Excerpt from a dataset
····················
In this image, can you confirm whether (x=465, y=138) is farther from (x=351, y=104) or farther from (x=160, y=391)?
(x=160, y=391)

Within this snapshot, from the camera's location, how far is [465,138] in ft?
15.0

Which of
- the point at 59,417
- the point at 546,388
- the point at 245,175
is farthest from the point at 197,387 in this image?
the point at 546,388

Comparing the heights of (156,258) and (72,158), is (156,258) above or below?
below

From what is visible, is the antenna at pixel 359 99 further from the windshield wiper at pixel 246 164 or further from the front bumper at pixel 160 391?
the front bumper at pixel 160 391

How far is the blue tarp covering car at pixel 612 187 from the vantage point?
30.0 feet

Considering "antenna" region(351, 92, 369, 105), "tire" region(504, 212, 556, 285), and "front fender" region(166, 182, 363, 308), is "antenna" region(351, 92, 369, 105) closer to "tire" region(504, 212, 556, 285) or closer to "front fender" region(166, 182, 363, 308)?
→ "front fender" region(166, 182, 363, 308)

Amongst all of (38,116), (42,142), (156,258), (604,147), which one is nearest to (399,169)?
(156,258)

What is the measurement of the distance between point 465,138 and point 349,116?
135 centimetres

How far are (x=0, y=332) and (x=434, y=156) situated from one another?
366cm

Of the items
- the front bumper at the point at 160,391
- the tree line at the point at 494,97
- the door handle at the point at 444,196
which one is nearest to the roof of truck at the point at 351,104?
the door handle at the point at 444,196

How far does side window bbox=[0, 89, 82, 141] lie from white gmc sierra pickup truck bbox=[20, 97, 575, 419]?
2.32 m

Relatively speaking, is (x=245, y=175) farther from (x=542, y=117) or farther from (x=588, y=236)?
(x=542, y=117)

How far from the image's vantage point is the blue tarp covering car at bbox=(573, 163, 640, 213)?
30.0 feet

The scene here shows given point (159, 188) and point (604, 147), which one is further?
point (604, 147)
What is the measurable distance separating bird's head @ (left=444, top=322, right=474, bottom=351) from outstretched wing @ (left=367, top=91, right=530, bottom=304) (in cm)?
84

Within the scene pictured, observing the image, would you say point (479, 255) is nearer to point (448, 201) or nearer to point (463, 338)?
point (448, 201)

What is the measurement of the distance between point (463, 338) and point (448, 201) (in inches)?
····················
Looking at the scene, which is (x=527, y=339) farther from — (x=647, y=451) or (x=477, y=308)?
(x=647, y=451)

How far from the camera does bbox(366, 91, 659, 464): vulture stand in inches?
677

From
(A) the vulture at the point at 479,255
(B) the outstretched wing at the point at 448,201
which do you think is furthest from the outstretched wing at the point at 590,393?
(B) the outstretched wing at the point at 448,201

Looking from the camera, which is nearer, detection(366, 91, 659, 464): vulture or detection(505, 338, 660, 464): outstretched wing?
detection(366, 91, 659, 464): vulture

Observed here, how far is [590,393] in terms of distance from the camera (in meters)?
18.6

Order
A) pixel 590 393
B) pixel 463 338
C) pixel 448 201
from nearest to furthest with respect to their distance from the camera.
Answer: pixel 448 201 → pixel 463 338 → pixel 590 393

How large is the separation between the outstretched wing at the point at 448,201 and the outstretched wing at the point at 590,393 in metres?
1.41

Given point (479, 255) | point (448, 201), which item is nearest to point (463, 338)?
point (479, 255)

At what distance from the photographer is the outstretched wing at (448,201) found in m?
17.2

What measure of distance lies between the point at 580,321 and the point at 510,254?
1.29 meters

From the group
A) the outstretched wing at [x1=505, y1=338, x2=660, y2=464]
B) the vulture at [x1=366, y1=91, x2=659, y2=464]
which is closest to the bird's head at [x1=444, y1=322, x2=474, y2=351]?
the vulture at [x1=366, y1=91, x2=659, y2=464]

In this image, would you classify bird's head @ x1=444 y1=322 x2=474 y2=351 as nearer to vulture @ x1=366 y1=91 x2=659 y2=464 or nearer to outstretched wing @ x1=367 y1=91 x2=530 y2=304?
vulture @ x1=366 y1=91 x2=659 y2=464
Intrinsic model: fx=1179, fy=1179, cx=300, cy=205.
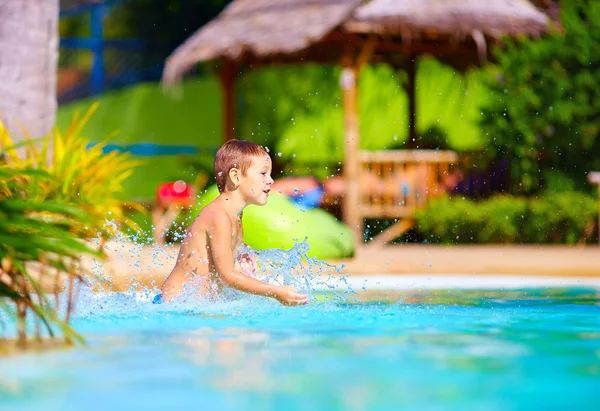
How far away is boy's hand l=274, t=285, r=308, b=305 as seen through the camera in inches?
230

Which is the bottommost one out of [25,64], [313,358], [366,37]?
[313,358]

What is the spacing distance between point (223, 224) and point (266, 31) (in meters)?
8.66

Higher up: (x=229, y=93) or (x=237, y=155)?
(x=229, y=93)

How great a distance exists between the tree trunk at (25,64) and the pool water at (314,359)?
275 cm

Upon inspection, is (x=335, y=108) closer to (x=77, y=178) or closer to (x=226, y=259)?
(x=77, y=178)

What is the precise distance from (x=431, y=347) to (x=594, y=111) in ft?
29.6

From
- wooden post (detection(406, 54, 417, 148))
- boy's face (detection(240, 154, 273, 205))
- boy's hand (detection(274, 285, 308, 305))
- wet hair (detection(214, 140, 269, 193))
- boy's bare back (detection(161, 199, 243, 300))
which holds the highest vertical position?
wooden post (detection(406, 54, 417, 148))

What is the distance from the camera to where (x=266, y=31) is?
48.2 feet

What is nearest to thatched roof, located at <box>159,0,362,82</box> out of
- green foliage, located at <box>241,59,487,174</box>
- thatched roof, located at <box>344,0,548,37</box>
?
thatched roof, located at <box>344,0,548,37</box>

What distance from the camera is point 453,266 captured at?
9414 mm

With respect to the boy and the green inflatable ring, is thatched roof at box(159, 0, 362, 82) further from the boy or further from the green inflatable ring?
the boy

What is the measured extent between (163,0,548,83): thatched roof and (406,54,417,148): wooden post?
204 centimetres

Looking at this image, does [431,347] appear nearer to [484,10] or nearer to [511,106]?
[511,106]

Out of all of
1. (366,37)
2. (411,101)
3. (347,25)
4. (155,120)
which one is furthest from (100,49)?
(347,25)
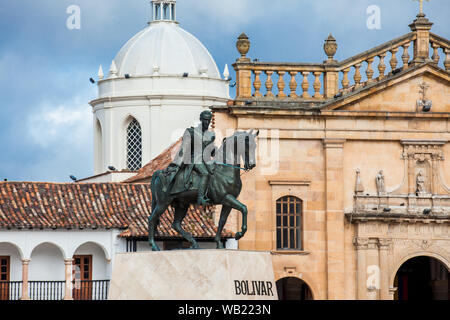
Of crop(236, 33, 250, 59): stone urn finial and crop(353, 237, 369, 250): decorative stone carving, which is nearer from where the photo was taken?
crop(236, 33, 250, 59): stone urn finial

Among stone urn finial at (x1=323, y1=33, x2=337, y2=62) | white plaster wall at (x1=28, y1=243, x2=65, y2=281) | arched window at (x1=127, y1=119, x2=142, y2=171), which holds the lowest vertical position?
····················
### STATED EXERCISE
Pull out each line of the data above that contains the word "scene". Letter case matters.

### TASK SOLUTION
The scene here shows given point (159, 188) and point (604, 147), which one is further?
Within the scene pictured, observing the image, would you say point (479, 255) is nearer to point (448, 201) or nearer to point (463, 338)?
Looking at the scene, which is (x=527, y=339) farther from — (x=647, y=451) or (x=477, y=308)?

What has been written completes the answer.